Mumenthaler, M., Stöhr, M., & Müller-Vahl, H. (2007). Läsionen peripherer Nerven und radikuläre Syndrome. Georg Thieme Verlag.


ZICHNER, L. (1994). Spontanverlauf beim lumbalen Bandscheibenvorfall. Der Orthopäde, 23(3), 236-242.


Schultz, U., Köhler, D., Kütemeyer, M., & Stäbler-Lehr, A. (1988). Zum Spontanverlauf des Discusvorfalls beim lumbalen Wurzelkompressionssyndrom. Nervenarzt, 59(11), 661-668.

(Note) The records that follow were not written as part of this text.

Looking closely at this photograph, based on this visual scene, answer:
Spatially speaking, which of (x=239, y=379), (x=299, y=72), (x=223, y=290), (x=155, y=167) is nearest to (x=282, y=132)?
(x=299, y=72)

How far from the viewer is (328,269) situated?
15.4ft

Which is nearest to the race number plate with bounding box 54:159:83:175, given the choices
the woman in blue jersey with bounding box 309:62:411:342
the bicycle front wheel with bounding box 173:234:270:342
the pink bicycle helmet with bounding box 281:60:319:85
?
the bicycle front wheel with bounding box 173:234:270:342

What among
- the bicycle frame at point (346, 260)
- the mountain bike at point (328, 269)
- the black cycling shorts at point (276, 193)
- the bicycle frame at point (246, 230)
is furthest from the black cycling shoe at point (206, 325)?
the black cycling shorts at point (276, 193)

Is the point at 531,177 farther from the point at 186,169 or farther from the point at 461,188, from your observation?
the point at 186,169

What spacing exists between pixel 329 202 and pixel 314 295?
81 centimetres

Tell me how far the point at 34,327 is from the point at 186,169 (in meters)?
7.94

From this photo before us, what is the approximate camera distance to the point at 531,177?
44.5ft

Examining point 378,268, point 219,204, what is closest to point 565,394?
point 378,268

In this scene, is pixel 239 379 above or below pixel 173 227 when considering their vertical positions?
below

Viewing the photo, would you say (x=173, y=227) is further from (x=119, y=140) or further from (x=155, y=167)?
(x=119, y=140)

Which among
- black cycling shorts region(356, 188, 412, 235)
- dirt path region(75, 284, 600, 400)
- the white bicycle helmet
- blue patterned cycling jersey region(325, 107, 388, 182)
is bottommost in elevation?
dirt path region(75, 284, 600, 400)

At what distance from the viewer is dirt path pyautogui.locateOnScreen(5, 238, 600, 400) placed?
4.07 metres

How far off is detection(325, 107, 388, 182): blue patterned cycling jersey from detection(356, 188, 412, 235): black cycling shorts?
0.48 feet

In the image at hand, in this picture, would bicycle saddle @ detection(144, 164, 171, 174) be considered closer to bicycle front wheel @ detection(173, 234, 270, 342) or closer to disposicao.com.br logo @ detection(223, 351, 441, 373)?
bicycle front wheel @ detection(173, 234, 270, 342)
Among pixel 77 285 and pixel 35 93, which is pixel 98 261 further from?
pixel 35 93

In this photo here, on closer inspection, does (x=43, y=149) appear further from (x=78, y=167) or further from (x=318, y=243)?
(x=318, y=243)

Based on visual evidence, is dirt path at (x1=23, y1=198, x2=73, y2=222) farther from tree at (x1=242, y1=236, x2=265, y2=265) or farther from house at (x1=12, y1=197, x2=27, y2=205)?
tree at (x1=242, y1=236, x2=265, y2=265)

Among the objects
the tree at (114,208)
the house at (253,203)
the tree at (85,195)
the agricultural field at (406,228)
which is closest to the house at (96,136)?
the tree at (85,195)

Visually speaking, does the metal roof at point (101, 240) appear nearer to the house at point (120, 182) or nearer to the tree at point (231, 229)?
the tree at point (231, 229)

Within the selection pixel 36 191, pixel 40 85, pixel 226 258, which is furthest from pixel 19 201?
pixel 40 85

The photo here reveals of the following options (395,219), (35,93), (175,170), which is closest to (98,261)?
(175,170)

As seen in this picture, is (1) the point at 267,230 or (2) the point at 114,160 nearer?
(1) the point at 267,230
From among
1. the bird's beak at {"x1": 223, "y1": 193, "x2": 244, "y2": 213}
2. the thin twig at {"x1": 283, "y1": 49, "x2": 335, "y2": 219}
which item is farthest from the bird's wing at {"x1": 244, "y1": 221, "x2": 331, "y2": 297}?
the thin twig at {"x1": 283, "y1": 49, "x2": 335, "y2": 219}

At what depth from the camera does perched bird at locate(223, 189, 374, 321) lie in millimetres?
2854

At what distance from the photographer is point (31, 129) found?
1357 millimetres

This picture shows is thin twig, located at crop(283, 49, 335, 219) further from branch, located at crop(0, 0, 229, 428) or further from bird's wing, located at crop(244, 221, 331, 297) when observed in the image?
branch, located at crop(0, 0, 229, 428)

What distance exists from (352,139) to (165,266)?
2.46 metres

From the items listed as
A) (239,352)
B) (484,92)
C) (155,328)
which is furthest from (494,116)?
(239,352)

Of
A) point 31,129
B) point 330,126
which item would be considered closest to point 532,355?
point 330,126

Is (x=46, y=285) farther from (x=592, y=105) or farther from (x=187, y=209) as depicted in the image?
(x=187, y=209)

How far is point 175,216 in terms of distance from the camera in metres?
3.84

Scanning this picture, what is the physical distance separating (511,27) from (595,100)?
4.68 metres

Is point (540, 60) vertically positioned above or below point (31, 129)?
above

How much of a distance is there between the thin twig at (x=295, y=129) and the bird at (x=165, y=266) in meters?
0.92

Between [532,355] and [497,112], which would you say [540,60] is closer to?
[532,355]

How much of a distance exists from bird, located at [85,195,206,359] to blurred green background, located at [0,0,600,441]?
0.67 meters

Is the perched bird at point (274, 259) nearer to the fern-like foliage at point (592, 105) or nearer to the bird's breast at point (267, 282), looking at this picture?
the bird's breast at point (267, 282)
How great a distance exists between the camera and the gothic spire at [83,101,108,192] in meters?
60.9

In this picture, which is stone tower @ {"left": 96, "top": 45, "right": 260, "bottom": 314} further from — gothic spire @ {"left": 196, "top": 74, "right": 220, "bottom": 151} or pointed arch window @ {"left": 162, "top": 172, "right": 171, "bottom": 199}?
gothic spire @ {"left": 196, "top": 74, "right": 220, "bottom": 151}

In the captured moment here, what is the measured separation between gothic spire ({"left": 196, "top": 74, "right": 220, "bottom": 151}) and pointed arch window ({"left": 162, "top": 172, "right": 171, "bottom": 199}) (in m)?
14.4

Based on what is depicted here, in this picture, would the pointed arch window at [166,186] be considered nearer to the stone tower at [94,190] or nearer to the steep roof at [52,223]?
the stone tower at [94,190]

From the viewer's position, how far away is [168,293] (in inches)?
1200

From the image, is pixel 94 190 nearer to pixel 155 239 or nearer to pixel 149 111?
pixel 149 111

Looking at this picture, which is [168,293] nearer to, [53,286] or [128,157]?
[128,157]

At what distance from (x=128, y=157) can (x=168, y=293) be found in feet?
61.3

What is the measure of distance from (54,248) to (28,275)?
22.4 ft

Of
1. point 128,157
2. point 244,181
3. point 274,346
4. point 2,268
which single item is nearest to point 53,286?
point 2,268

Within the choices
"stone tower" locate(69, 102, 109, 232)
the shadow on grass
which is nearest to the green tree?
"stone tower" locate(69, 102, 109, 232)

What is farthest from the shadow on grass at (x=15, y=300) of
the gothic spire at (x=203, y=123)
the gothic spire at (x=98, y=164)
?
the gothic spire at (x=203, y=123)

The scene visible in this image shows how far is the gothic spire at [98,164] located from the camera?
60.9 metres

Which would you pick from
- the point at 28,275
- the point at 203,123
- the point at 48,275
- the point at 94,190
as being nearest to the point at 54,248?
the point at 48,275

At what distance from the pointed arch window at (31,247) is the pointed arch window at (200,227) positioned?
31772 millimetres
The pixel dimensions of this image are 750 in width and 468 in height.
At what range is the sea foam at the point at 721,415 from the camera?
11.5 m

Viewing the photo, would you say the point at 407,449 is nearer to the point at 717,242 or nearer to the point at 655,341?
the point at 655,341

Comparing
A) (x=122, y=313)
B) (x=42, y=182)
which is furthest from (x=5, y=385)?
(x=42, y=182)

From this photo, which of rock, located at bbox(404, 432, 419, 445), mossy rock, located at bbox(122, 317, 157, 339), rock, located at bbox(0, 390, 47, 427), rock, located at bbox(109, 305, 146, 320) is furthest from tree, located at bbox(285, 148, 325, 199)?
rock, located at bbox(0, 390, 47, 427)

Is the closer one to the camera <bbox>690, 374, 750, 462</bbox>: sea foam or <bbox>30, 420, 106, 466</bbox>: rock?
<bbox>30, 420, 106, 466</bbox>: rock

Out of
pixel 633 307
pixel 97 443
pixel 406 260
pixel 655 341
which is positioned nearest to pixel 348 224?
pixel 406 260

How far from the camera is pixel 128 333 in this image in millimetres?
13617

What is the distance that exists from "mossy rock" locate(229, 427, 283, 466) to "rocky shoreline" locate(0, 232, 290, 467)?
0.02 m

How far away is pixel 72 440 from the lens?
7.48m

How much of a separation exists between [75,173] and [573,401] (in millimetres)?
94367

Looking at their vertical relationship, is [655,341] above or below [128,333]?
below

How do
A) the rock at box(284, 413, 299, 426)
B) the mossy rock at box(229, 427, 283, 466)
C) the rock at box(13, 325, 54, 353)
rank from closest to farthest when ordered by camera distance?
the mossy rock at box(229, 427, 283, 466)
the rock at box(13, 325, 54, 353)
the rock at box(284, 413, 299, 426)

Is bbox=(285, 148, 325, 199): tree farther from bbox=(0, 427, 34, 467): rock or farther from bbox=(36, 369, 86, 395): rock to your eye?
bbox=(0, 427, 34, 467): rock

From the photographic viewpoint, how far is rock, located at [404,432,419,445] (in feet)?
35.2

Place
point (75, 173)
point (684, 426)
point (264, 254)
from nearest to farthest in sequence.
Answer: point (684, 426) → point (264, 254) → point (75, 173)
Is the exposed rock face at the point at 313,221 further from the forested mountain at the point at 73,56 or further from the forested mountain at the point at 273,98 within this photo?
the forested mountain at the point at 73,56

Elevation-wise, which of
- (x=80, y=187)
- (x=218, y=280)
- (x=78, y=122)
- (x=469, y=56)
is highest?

Goldberg, H., Firtch, W., Tyburski, M., Pressman, A., Ackerson, L., Hamilton, L., ... & Carragee, E. (2015). Oral Steroids for Acute Radiculopathy Due to a Herniated Lumbar Disk: A Randomized Clinical Trial. JAMA, 313(19), 1915-1923. http://jama.jamanetwork.com/article.aspx?articleid=2293294




Wichtiger Hinweis: Dieser Artikel beinhaltet lediglich allgemeine Hinweise und Beschreibungen zum Thema Bandscheibenvorfall. Er eignet sich nicht zur Selbstdiagnose oder -behandlung und kann einen Arztbesuch auf keinen Fall ersetzen.